A Balance Sheet, more commonly referred to as the Statement of Financial Position these days, is arguably one of the most commonly talked about financial statements (along with the P/L). To the uninitiated though, the balance sheet might be ‘just another report where something balances with something, and if my accountant says they all balance, then everything is ok’.
Or more accurately, it could be a snapshot of the financial position of your company, at a point in time.
The balance sheet hinges on one fundamental accounting principle – that of the accounting equation: Assets = Liabilities + Shareholders’ Equity. In other words, your company’s assets must balance with the total of the Liabilities and Shareholders’ Equity.
Now you may be wondering what, in accounting terms, these 3 concepts refer to:
These typically refer to resources of the company which have future economic value, such as: Accounts Receivables, Property, plant & equipment, and good old cash in and of itself, among others.
These refer to the company’s financial obligations that are incurred during the course of business. Examples include: Accounts Payable, Deferred Revenue etc.

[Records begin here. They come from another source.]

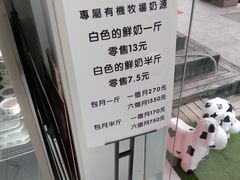 -白色日记·手作酸奶(麦凯乐店)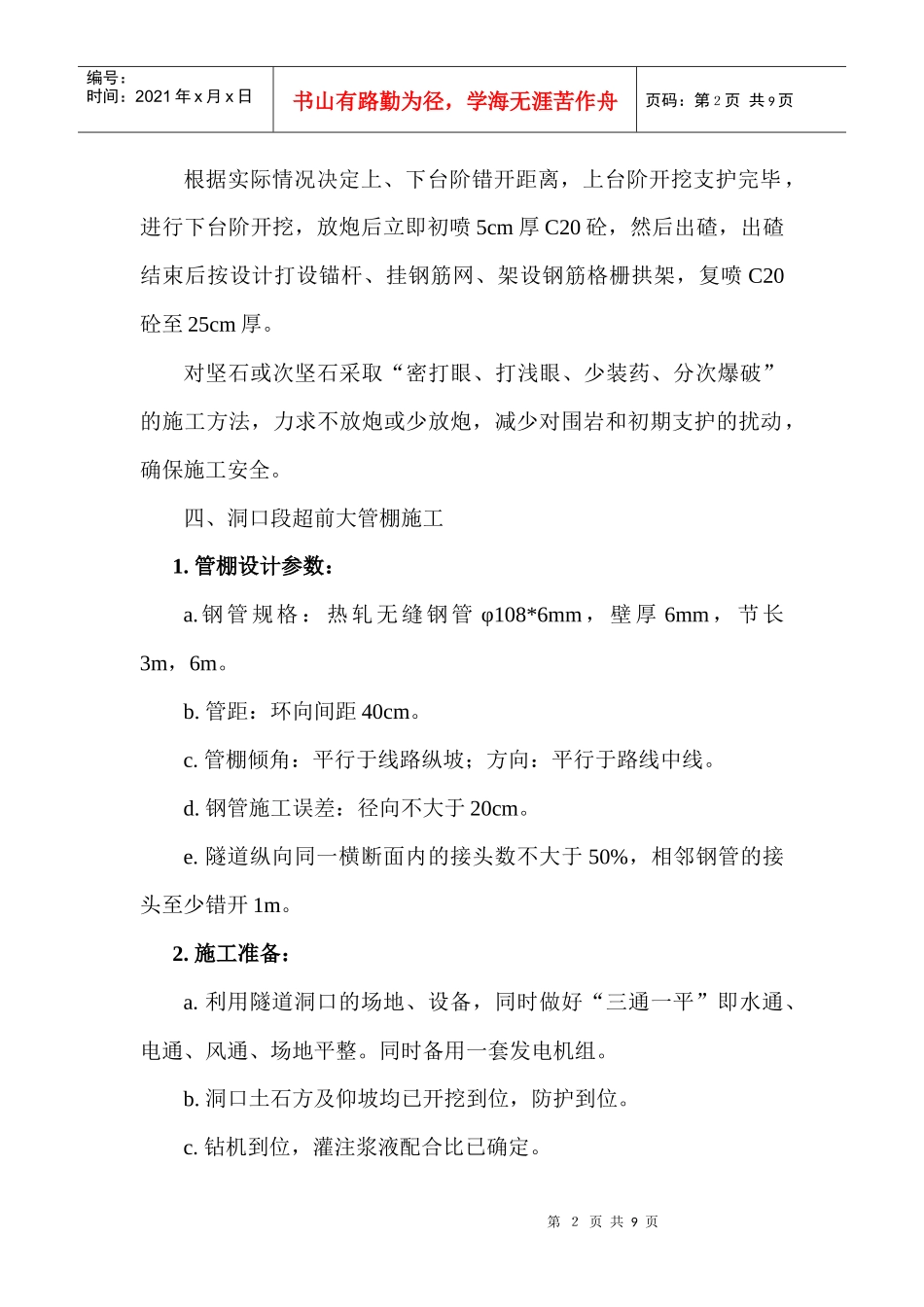 大管棚施工作业指导书_第2页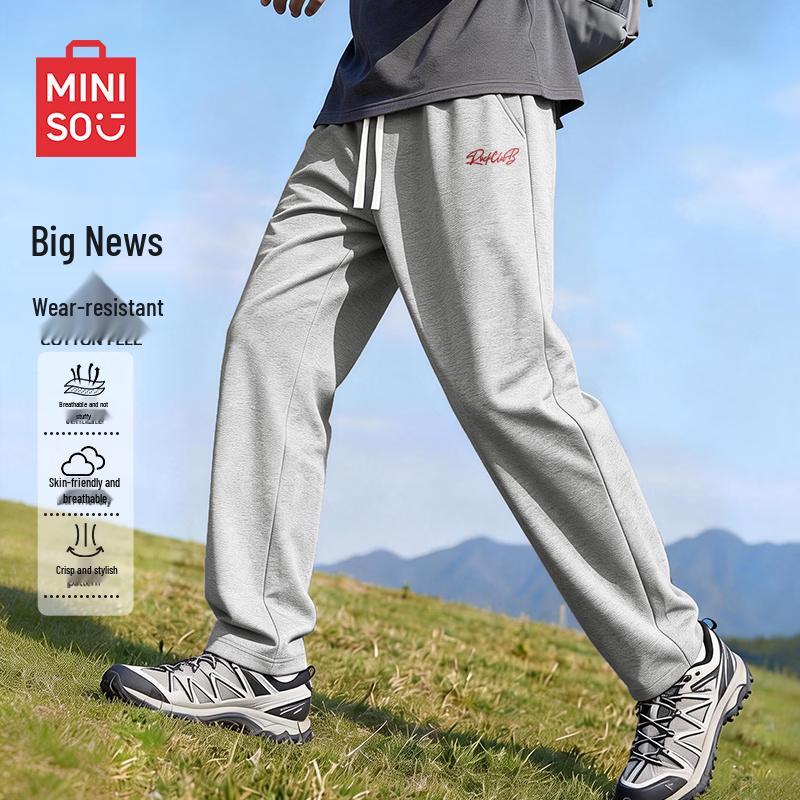 

MINISO Men s Straight Leg Casual Trousers 2XL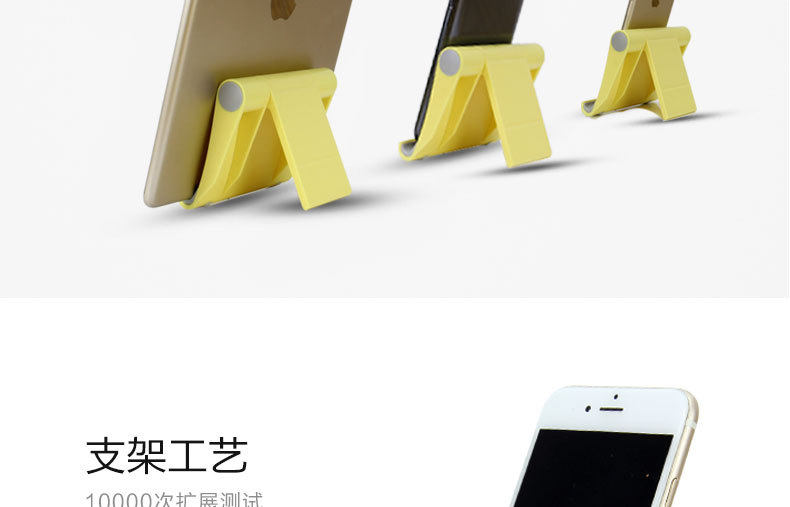 Support téléphone portable - Ref 1357619 Image 20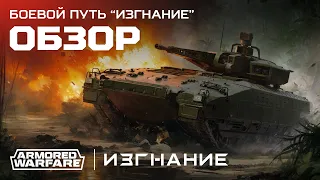 Armored Warfare. Боевой путь «Изгнание».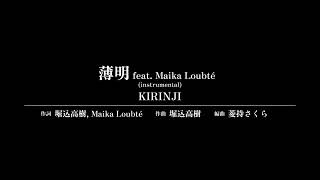 【アレンジ・カラオケ音源】薄明 feat. Maika Loubté - KIRINJI @sakurahishimochi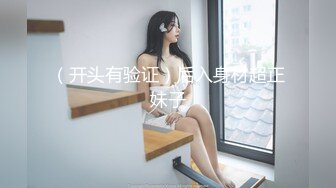 我女朋友的健身教练 技术真的好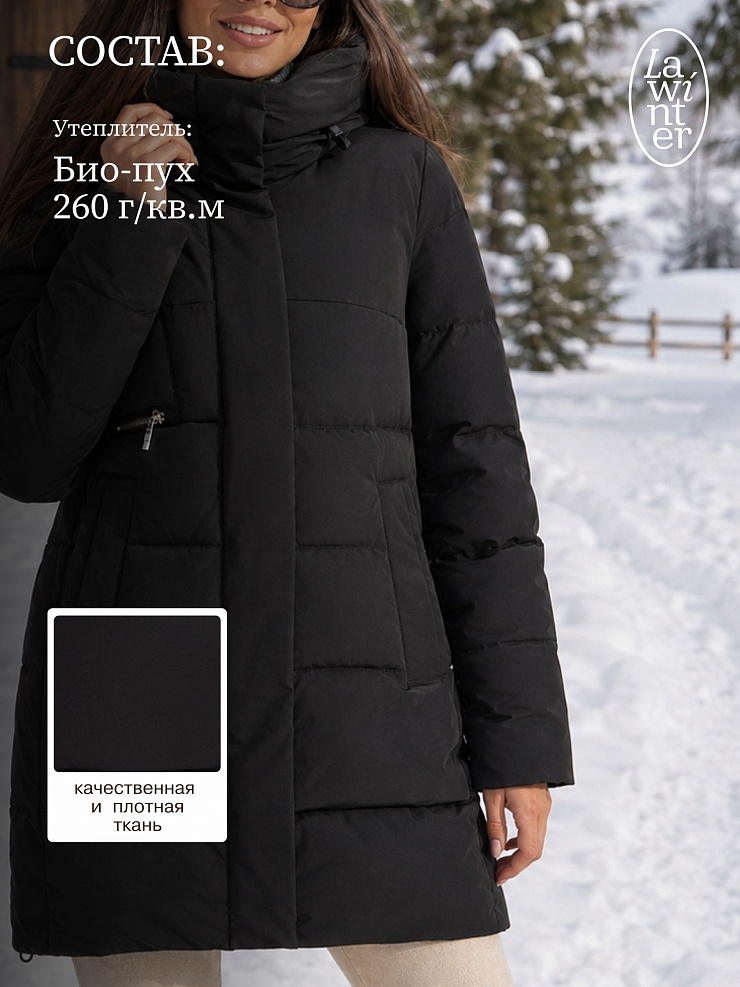 Куртка женская зимняя LAWINTER, черная, модель 85950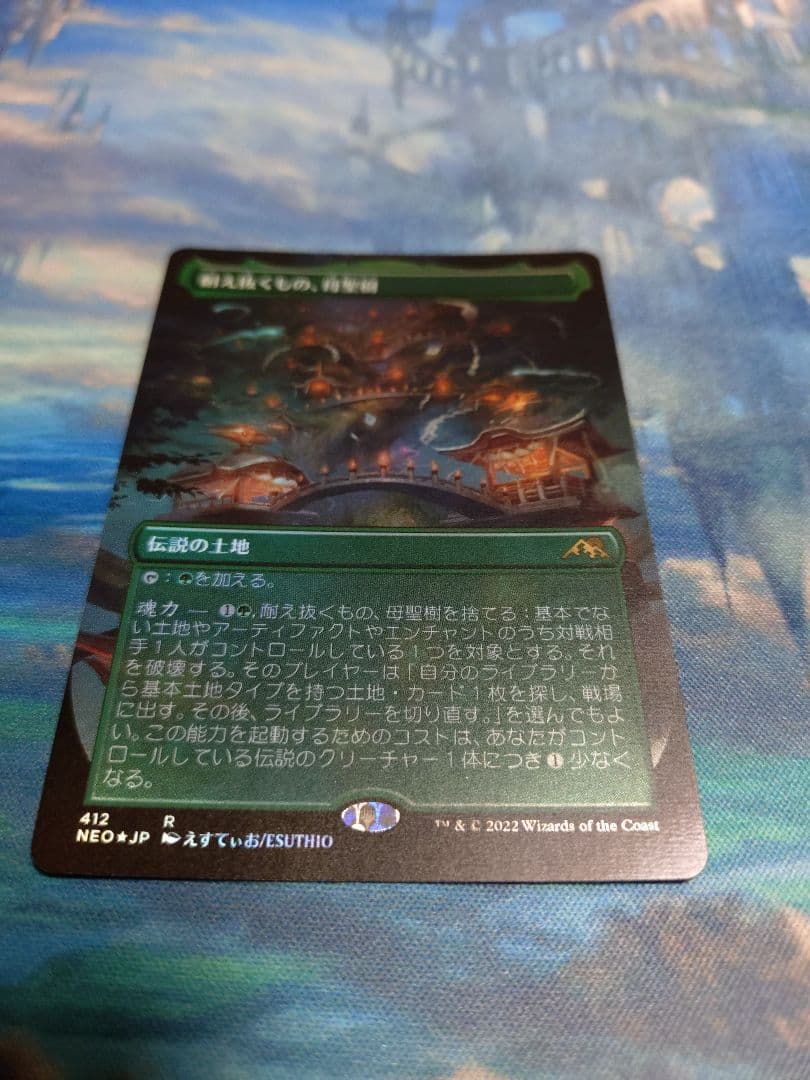 セトブ産　耐え抜くもの、母聖樹　拡張foil 日本語版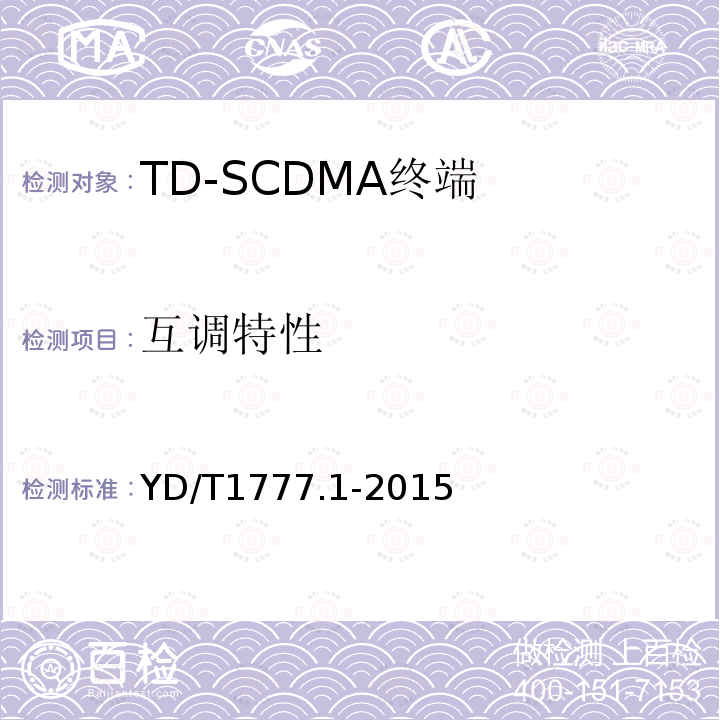 互调特性 2GHz TD-SCDMA数字蜂窝移动通信网高速下行分组接入（HSDPA）终端设备测试方法 第一部分：基本功能、业务和性能测试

Equity in accounting terms refers to the owners’ interest in the company – typically, what is left after you have subtracted the company’s liabilities from its assets. It usually consists of a few key items, such as Paid-Up Capital, Retained Earnings etc.
The Balance Sheet is a useful tool to help you analyse the financial health of a company – its assets/liabilities are displayed (with further details usually in the notes to the accounts) for you to make an assessment.
So for example, if you’re looking at investing in a company that has little to no debt, the correct financial statement to look at would be the Balance Sheet (or Statement of Financial Position), under the liabilities section.
Or, if you’re looking to determine how much inventory your company has at the stated point in time, look no further than then Current Assets section of the Balance Sheet, once again!